La reconstruction des connaissances nécessaires à leur fabrication permet, de plus, d’analyser certaines formes de savoirs conceptuels dans quelques cas fortement liés à des logiques et comptages mathématiques. Du point de vue méthodologique, S. Desrosiers se fonde autant que possible sur l’observation des techniques encore pratiquées aujourd’hui afin de pouvoir, d’une part, comprendre ces aspects mathématiques, d’autre part, interpréter les signes que laissent les procédés dans la matérialité des textiles du passé. La recherche des caractéristiques principales des productions de différentes régions et leur comparaison permet de suivre les circulations des objets et des savoirs.

Parallèlement, S. Desrosiers a entrepris une étude de vêtements liturgiques ou funéraires des sépultures mérovingiennes de la basilique de Saint-Denis, qui a permis de préciser la diversité des approvisionnements en soierie de la cour mérovingienne.

Relevant d’une autre aire géographique et culturelle, des recherches sur les textiles des Andes ont été menées par S. Desrosiers afin de comparer les pratiques actuelles dans les hautes terres boliviennes avec les très nombreux textiles archéologiques découverts sur la côte du Pérou. Cette étude permet de comprendre les oppositions importantes entre les pratiques régionales – hautes terres et côte des Andes centrales et centre-sud –, et donc la forte influence des hautes terres sur la côte à diverses périodes, en particulier pour la culture Paracas (200 av.-150 apr. J.C. environ) dont une partie des broderies, qui ont constitué le thème d’une exposition au Musée du quai Branly au printemps 2008, sont des imitations de pièces importées des hautes terres.

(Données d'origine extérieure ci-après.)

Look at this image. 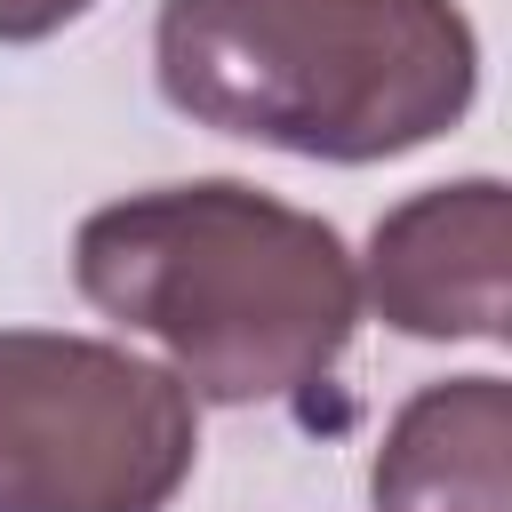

Giustina Ostuni a, quant à elle, poursuivi sa recherche sur les bijoux byzantins (VIe-XIIIe siècle). Dans ce cadre, une collaboration avec le Musée d’art et d’histoire de la ville de Genève a été engagée. Elle a permis l’étude d’un groupe de bijoux inédits et singuliers, qui a fait l’objet d’une publication (2011). Durant les prochaines années, cette collaboration se poursuivra autour d’une série d’ornements provenant de la prestigieuse collection Zacos (Genève).

 

Savoirs et médecine

Céramique

La production céramique médiévale et moderne en France et plus particulièrement en Saintonge (potiers de la Chapelle-des-Pots) ou en Île-de-France (tuiles glaçurées et terres cuites architecturales), mais aussi son transport et sa vente a été largement abordée par J. Chapelot.

Les compétences de D. Alexandre-Bidon en matière de céramologie l’ont conduite à mener à bien un projet de recherche sur les pots de pharmacie, envisagés sous trois aspects : les ustensiles eux-mêmes en tant qu’objets de santé et de métrologie ; une archéologie des écritures, fondée sur l’approche paléographique de la nature des inscriptions et des systèmes d’abréviations, ainsi que la reconnaissance de la présence de scribes et de clercs dans les ateliers de potiers ; une étude de l’iconographie des vases pharmaceutiques, avec la reconnaissance d’images médicales jusque-là ignorées : portraits de malades, floraire spécialisé dans les simples médecines, images astrologiques, mais aussi images mémorielles destinées au rangement des produits dans la tradition de l’ars memorativa. Ce projet a donné naissance à un livre dont le manuscrit a été accepté par les Editions Picard, et qui sera publié en 2013 dans la collection « Espaces médiévaux ».

Médecine

M. Wilmart s’est penché sur l’histoire d'un handicap : la cécité au Moyen Âge. À partir des sources briardes, il a, dans un article consacré aux aveugles dans le diocèse de Meaux, esquissé une approche sur les causes de la cécité, les difficultés et les solidarités rencontrées par les aveugles et enfin les structures destinées à les encadrer ou les accueillir. Cette étude repose sur le dépouillement de récits de miracles, ainsi que sur les données disponibles sur les hôpitaux de la région.

D. Alexandre-Bidon s’est intéressée non seulement à des thèmes généraux en relation avec la médecine, telle l’hygiène, la puériculture et la pédiatrie, mais s’est aussi penchée sur des problèmes plus ponctuels, comme les représentations de la vie hospitalière à travers l’iconographie, la conservation des médicaments ou encore à la notion d’obésité au Moyen Âge. Enfin, dans la double optique des soins curatifs et de l’hygiène, É. Hubert a étudié les bains de Rome et du Latium à travers les textes et l’archéologie.